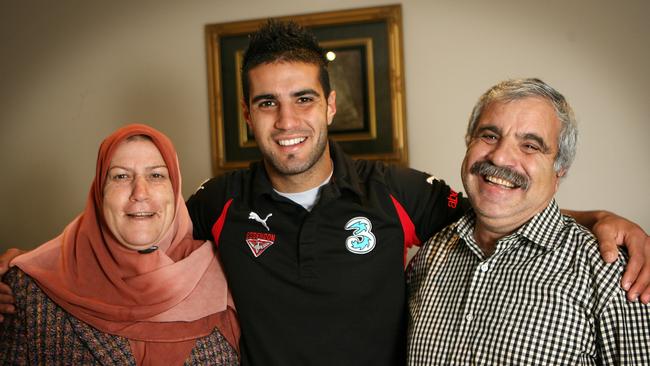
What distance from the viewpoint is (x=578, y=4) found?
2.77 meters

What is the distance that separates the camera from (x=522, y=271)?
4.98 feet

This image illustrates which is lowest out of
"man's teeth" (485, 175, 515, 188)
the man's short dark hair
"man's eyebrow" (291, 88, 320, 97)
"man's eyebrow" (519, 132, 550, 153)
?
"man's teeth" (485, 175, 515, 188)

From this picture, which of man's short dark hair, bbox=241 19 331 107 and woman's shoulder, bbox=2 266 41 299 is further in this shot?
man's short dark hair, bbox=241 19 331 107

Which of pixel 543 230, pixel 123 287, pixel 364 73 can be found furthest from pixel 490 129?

...

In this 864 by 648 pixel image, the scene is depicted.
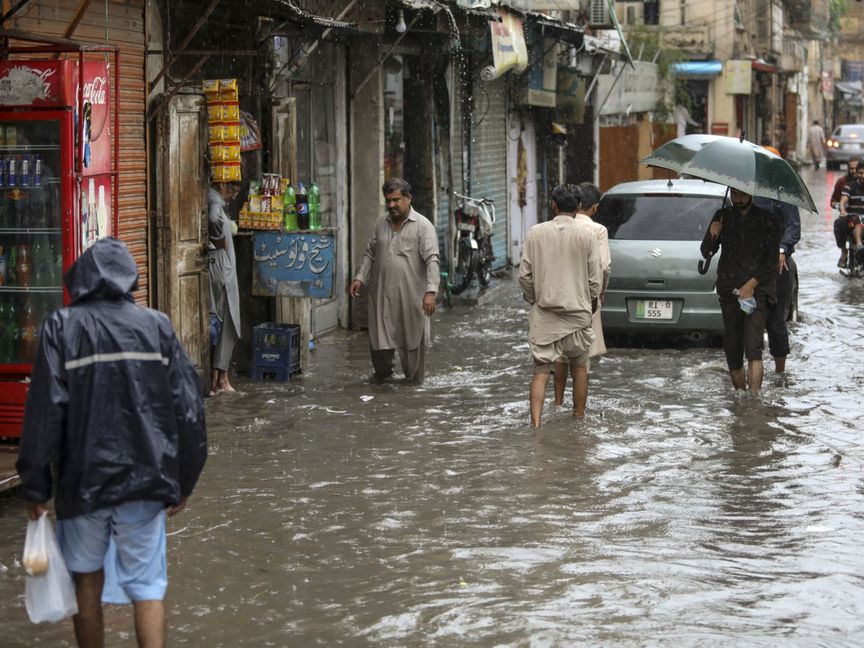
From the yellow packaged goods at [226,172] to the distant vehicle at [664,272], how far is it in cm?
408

*TASK INSTRUCTIONS:* Copy the stretch of the listing above from the line that contains "What distance from" through the line that contains "Which of pixel", and substitute "brow" for "eyebrow" throughout. Leave everything else unchanged.

*FINISHED EXERCISE:*
What distance from the viewpoint is (x=578, y=4) found?
2.77 meters

What is the distance that separates the camera from (x=522, y=271)?
4.98 feet

This image illustrates which is lowest out of
"man's teeth" (485, 175, 515, 188)
the man's short dark hair
"man's brow" (291, 88, 320, 97)
"man's brow" (519, 132, 550, 153)
?
"man's teeth" (485, 175, 515, 188)

From this picture, which of man's short dark hair, bbox=241 19 331 107 and woman's shoulder, bbox=2 266 41 299 is further in this shot?
man's short dark hair, bbox=241 19 331 107

Which of pixel 543 230, pixel 123 287, pixel 364 73 can be found furthest from pixel 490 129?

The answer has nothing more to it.